Deshalb bewerben auch die Alkohol- und die Tabakindustrie ihre potentiell gesundheitsgefährdenden und süchtig machenden Erzeugnisse. Dies ist schwer bedenklich! Zumal diese Werbung auch an Kinder und Jugendliche gelangt oder sogar speziell auf sie zugeschnitten wird. Je früher eine Person Suchtmittel konsumiert, desto grösser ist das Risiko einer Sucht im erwachsenen Alter. Dieser Fakt wird schamlos ausgenutzt. Beispiel Tabak: Mehr als ein Viertel (26.5%)1 der gesamten Schweizer Bevölkerung hat vor dem zwanzigsten Lebensjahr täglich geraucht. Betrachtet man nur die Personen, die täglich rauchen, sind es sogar fast zwei Drittel (65,2%)1 die vor dem zwanzigsten Lebensjahr damit begonnen haben.
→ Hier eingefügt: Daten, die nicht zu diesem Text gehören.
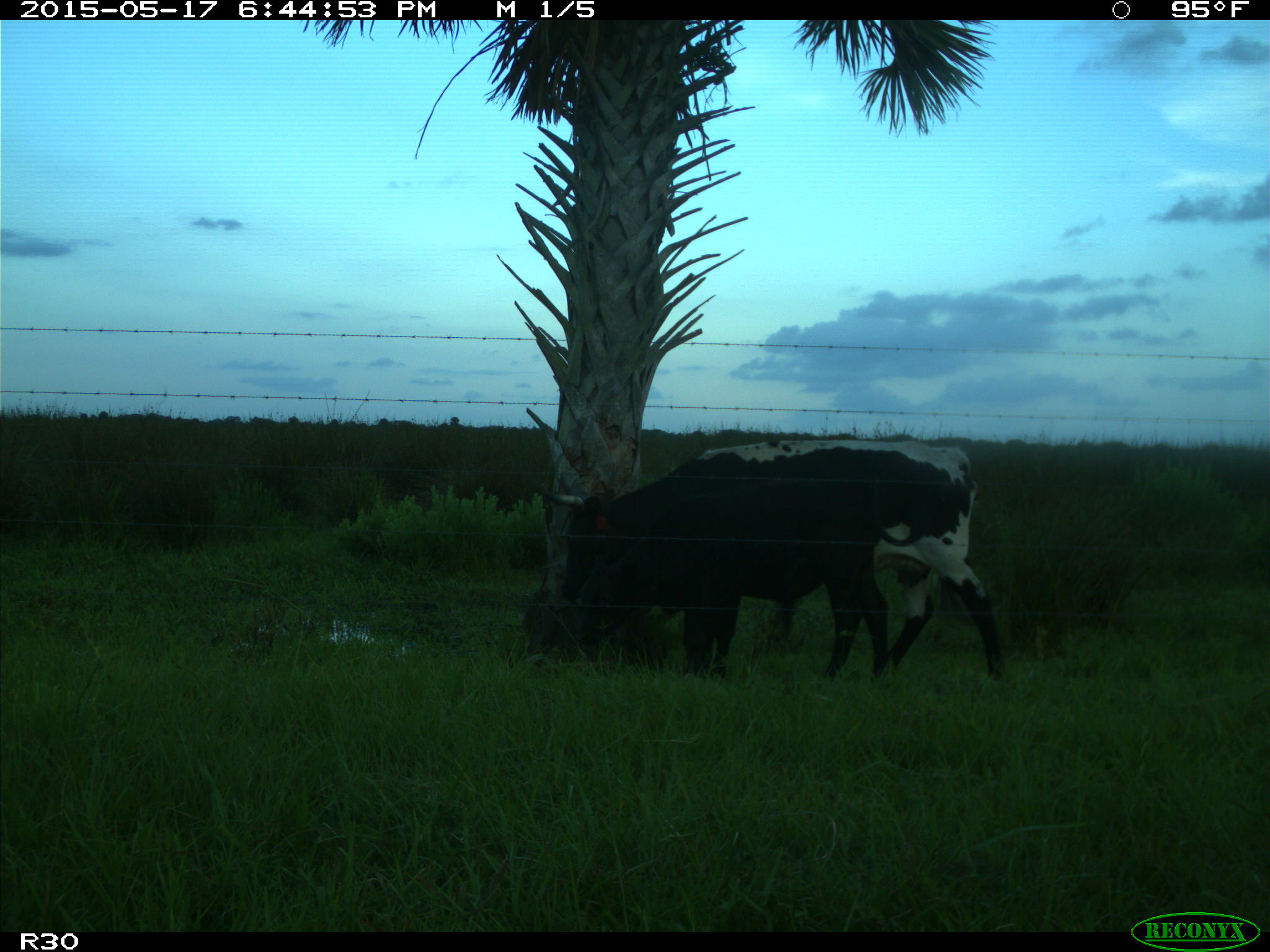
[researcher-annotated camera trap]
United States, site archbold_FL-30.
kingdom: Animalia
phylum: Chordata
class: Mammalia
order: Artiodactyla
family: Bovidae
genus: Bos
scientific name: Bos taurus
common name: domestic cow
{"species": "Bos taurus (domestic cow)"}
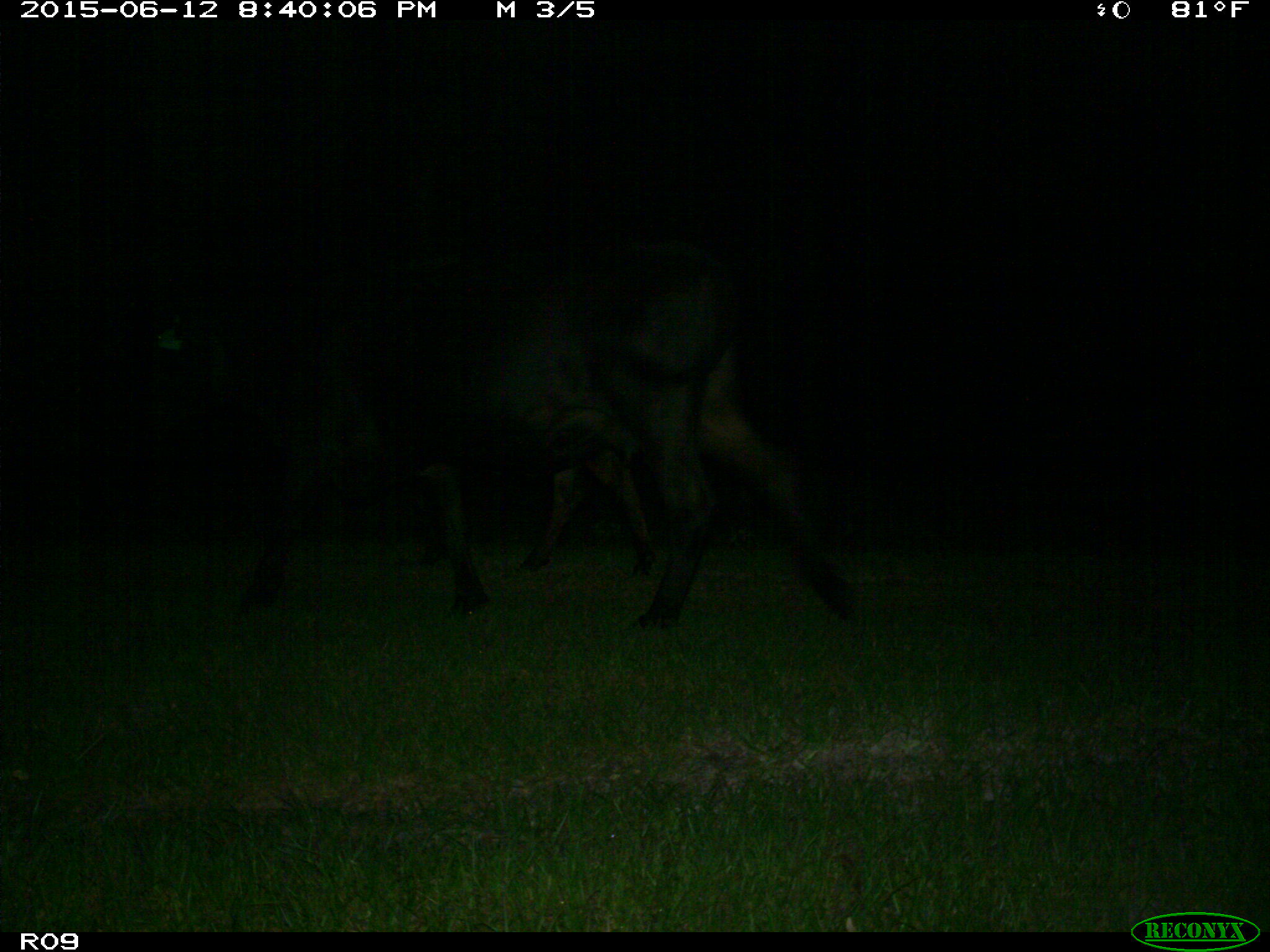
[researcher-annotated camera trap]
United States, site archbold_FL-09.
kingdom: Animalia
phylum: Chordata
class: Mammalia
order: Artiodactyla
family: Bovidae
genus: Bos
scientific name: Bos taurus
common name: domestic cow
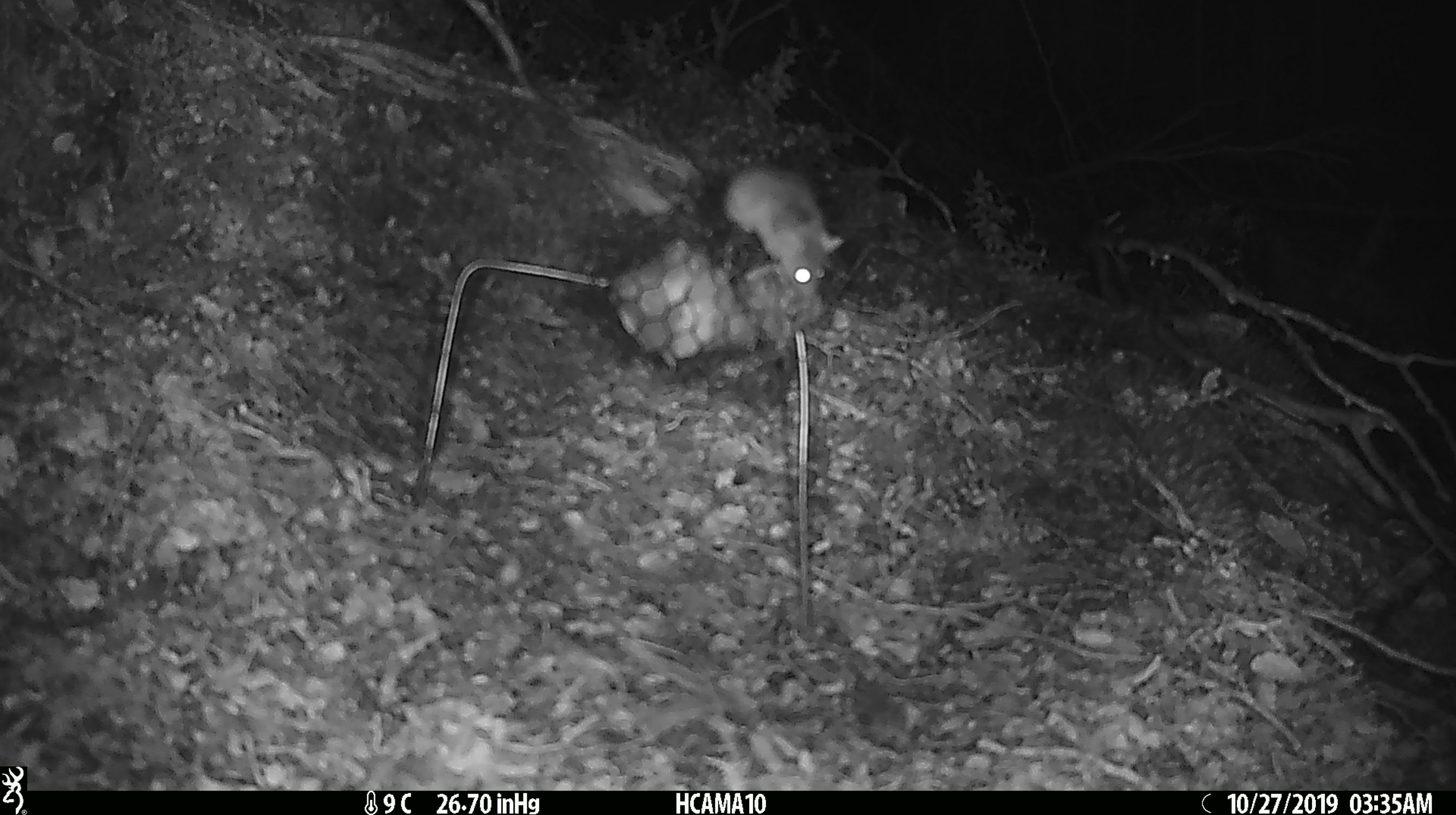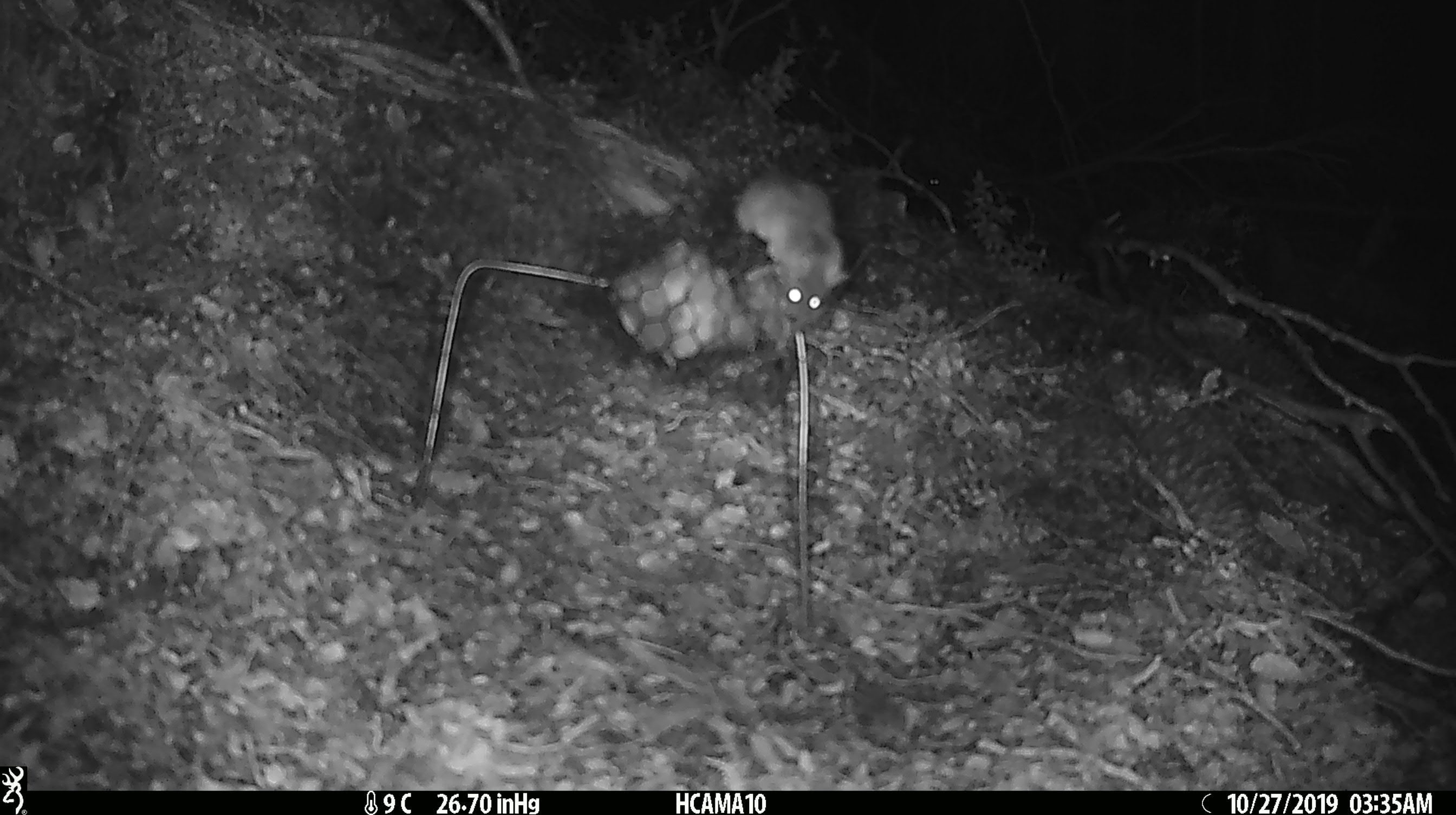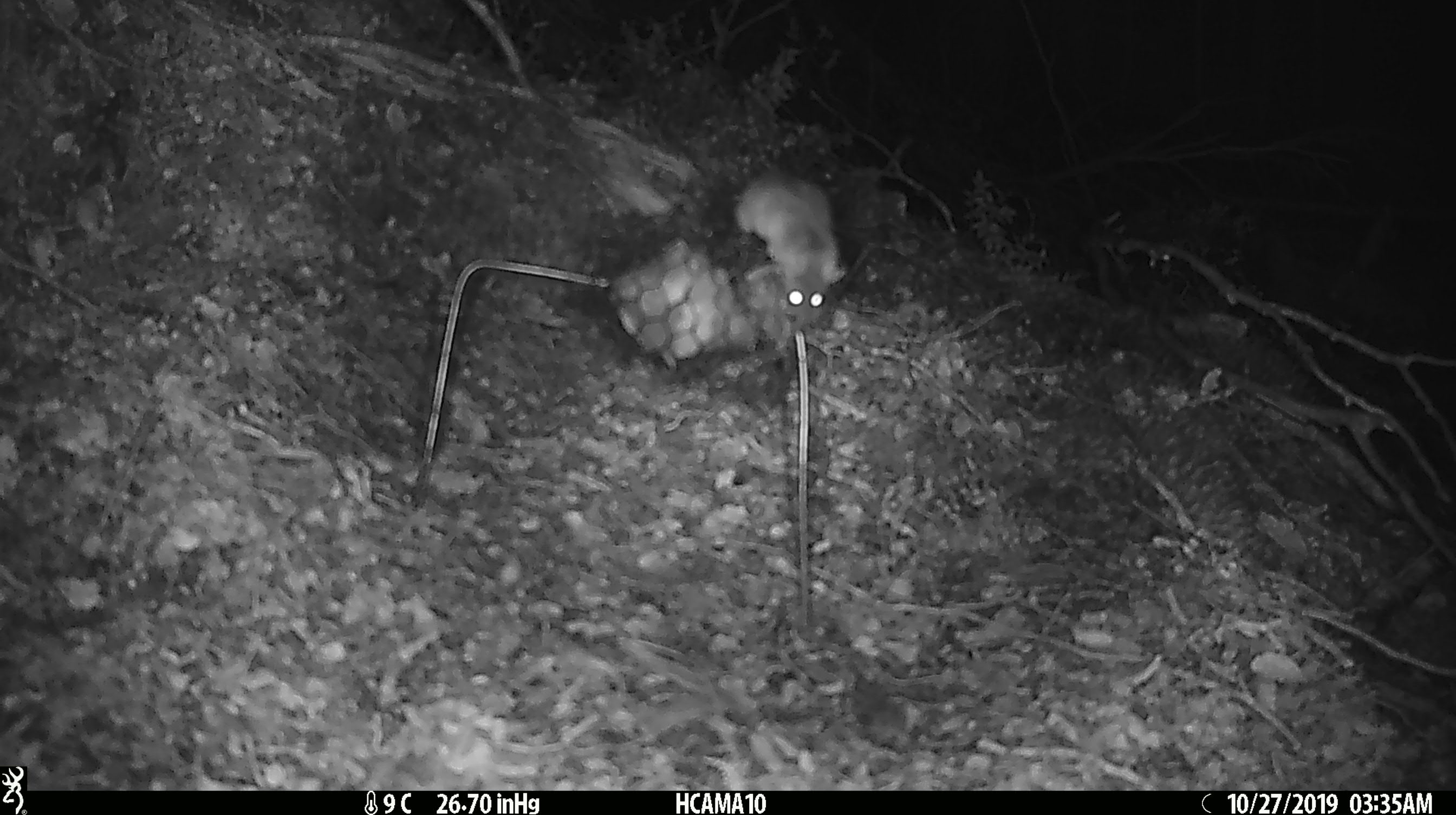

Junge Menschen sind eine besonders attraktive Zielgruppe der Tabakindustrie. Macht man sie zu Raucherinnen und Rauchern, kann man ihnen über sehr lange Zeit Zigaretten und andere Tabakwaren verkaufen. Dies ist die traurige Realität.

Werbung für Alkohol und Tabak ist in der Schweiz ein Stück weit reglementiert. Nicht alles ist erlaubt. Jedoch sind die Gesetzesartikel teilweise sehr schwammig und in die Jahre gekommen. Zudem gibt es namentlich beim Tabak kantonale Unterschiede. Eine Übersicht über geltende Regeln liefert unsere ausführliche Informationsbroschüre (s. 13) zum Jugendschutz.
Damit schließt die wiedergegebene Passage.